Goal: Reproduce the records word for word, from their first line through the line that contains "Result: 5590", including both ends.

Records:
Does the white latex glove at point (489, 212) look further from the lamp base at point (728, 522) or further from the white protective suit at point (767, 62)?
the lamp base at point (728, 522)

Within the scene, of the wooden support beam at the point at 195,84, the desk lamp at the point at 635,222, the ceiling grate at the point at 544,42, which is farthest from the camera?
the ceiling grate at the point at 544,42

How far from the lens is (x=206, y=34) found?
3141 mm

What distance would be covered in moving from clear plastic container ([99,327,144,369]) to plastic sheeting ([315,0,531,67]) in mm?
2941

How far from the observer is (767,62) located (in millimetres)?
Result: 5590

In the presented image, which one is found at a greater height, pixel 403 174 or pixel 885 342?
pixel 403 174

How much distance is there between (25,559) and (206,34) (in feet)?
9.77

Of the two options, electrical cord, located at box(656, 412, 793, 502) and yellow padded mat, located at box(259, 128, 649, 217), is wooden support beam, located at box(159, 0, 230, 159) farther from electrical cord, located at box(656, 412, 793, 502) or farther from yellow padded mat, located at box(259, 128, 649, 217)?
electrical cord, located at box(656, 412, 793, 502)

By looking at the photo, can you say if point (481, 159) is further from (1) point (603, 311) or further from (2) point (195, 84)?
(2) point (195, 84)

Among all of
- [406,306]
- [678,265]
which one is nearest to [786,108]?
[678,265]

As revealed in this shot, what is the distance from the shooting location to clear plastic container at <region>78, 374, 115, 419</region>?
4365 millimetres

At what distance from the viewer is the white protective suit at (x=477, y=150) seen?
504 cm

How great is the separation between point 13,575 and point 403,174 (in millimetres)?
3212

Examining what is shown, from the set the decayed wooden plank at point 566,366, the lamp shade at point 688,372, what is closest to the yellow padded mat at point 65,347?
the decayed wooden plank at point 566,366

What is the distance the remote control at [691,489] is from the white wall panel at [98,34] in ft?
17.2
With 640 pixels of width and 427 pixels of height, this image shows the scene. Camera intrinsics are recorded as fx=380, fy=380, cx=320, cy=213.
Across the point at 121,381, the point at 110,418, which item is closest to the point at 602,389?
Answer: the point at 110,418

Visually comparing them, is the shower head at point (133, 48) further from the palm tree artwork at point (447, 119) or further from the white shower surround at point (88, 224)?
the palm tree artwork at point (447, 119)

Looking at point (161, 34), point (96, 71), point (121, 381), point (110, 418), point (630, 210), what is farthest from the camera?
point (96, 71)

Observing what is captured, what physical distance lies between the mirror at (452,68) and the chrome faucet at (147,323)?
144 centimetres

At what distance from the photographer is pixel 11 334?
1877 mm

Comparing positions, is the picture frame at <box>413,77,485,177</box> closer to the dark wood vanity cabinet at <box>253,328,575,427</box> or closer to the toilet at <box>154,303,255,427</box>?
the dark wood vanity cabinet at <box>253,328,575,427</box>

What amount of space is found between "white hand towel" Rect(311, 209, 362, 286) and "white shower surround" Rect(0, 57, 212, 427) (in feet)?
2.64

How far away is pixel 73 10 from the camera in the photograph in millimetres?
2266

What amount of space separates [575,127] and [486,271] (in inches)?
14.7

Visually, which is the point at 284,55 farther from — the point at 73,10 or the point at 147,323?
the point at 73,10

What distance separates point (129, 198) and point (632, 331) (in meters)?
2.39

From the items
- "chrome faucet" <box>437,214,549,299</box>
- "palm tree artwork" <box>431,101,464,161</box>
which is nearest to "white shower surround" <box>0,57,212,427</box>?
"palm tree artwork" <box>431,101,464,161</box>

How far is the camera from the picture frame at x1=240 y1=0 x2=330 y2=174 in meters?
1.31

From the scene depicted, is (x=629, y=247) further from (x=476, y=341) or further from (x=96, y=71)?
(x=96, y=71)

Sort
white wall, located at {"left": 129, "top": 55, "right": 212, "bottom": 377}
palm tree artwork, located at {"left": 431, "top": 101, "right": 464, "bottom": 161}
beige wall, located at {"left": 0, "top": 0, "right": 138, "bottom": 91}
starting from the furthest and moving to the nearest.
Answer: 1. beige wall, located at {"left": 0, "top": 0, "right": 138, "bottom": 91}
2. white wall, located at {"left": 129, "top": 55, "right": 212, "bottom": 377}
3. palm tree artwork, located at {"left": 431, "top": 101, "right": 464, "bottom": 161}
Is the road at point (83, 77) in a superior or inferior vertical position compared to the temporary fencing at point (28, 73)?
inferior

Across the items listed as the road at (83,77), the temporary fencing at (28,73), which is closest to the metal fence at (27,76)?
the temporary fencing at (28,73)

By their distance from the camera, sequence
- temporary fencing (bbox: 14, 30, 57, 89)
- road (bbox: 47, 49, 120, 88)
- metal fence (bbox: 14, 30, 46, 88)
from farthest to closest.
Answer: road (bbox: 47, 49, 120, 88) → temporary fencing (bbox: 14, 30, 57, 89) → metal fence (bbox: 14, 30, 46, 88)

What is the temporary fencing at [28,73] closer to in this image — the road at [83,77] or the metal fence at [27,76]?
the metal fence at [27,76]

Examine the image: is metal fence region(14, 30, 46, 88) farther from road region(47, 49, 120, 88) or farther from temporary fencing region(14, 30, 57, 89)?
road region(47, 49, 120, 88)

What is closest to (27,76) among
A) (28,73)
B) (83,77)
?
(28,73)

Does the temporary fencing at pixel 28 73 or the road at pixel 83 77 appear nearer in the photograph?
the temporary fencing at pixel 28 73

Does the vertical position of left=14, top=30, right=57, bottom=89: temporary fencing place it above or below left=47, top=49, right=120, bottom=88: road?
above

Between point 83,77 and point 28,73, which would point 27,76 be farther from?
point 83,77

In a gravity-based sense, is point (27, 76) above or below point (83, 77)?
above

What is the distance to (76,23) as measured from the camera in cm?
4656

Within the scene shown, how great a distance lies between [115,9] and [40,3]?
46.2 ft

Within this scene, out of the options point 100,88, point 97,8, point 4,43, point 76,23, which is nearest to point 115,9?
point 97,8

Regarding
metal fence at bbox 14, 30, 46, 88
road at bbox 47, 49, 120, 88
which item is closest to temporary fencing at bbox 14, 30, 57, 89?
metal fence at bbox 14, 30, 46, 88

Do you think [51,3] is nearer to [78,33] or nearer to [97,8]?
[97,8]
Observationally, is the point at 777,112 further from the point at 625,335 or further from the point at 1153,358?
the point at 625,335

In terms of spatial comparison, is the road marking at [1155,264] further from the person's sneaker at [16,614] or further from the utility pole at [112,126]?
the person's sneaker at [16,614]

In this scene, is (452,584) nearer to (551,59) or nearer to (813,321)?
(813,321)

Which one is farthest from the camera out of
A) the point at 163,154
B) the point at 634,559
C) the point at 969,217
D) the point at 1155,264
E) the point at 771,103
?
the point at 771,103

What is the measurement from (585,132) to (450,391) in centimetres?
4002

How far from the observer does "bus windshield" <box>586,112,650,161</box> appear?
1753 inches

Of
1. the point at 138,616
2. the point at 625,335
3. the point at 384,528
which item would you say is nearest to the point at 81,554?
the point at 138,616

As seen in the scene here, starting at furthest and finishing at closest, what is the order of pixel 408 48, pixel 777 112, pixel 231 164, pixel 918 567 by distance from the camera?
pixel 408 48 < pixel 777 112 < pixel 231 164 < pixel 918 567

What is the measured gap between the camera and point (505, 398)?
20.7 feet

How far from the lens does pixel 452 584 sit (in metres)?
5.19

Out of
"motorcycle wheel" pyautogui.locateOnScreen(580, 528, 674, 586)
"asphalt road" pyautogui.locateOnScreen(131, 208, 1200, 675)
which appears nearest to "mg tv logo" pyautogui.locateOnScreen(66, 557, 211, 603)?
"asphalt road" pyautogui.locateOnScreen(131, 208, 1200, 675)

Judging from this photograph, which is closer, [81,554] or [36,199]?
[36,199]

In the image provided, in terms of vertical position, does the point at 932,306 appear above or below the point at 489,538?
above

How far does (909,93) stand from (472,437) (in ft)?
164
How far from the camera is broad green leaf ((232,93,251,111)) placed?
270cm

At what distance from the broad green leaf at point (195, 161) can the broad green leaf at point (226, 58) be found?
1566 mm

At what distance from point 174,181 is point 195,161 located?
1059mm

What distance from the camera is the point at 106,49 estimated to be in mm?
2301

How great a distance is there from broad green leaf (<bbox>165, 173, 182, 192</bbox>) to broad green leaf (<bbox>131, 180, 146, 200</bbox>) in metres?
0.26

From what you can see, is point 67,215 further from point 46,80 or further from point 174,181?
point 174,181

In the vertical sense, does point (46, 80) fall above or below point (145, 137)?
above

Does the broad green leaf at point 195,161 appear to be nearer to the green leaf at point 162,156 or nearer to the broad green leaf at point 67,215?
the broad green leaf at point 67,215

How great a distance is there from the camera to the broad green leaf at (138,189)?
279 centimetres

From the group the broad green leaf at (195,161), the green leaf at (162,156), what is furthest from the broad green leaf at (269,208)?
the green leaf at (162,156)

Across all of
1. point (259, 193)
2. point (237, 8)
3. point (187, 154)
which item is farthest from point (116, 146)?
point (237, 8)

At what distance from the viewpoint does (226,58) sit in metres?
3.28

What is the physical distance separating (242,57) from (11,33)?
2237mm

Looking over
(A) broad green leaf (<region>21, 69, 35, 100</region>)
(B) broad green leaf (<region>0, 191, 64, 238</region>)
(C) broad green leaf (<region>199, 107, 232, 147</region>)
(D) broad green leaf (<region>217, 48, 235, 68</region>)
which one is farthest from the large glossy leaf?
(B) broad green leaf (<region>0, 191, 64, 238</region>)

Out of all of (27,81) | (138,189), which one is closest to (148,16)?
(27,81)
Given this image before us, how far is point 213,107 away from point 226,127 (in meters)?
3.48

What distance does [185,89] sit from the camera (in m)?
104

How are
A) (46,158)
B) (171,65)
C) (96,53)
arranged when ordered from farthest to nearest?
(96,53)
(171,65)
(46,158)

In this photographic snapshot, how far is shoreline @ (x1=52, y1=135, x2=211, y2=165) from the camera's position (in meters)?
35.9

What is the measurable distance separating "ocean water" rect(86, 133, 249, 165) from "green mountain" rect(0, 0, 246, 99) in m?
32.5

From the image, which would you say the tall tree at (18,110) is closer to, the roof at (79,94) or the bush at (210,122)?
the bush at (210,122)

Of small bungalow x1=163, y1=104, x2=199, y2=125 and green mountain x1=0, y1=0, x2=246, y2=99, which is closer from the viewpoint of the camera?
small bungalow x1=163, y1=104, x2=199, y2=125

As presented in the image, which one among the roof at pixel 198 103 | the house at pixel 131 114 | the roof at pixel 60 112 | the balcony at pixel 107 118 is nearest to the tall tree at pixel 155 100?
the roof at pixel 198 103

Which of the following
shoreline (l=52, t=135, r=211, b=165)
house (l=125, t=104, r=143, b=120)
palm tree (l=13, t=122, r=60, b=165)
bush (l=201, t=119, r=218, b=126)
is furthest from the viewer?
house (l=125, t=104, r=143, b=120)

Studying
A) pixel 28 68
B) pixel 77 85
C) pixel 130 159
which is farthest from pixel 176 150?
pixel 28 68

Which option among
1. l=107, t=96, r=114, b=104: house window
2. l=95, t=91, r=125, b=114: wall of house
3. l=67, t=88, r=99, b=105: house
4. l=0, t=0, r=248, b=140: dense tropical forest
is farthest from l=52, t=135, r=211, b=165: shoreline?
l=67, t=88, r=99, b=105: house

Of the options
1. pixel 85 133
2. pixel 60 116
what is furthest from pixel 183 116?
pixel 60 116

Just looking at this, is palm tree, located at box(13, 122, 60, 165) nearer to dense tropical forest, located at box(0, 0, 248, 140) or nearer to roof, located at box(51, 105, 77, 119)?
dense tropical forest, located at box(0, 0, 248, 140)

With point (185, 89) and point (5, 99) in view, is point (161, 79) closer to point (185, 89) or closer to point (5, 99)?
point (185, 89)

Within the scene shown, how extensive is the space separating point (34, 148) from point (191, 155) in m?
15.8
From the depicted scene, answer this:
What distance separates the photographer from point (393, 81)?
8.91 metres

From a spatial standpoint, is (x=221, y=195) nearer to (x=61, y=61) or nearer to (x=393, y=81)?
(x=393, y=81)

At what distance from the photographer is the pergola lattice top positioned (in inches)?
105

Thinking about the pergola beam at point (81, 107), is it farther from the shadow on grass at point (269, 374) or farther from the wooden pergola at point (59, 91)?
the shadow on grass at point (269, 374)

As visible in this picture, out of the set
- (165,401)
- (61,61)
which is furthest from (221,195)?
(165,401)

Written answer:
Does the white latex glove at point (489, 212) look further from the lamp base at point (728, 522) or further from the white protective suit at point (767, 62)?
the lamp base at point (728, 522)

Within the scene, of the wooden support beam at the point at 195,84, the desk lamp at the point at 635,222, the ceiling grate at the point at 544,42, which is farthest from the camera?
the ceiling grate at the point at 544,42

How far from the lens is (x=206, y=34) found?
3141 mm

What distance would be covered in moving from clear plastic container ([99,327,144,369]) to plastic sheeting ([315,0,531,67]) in mm?
2941

How far from the observer is (767,62) located (in millimetres)?
Result: 5590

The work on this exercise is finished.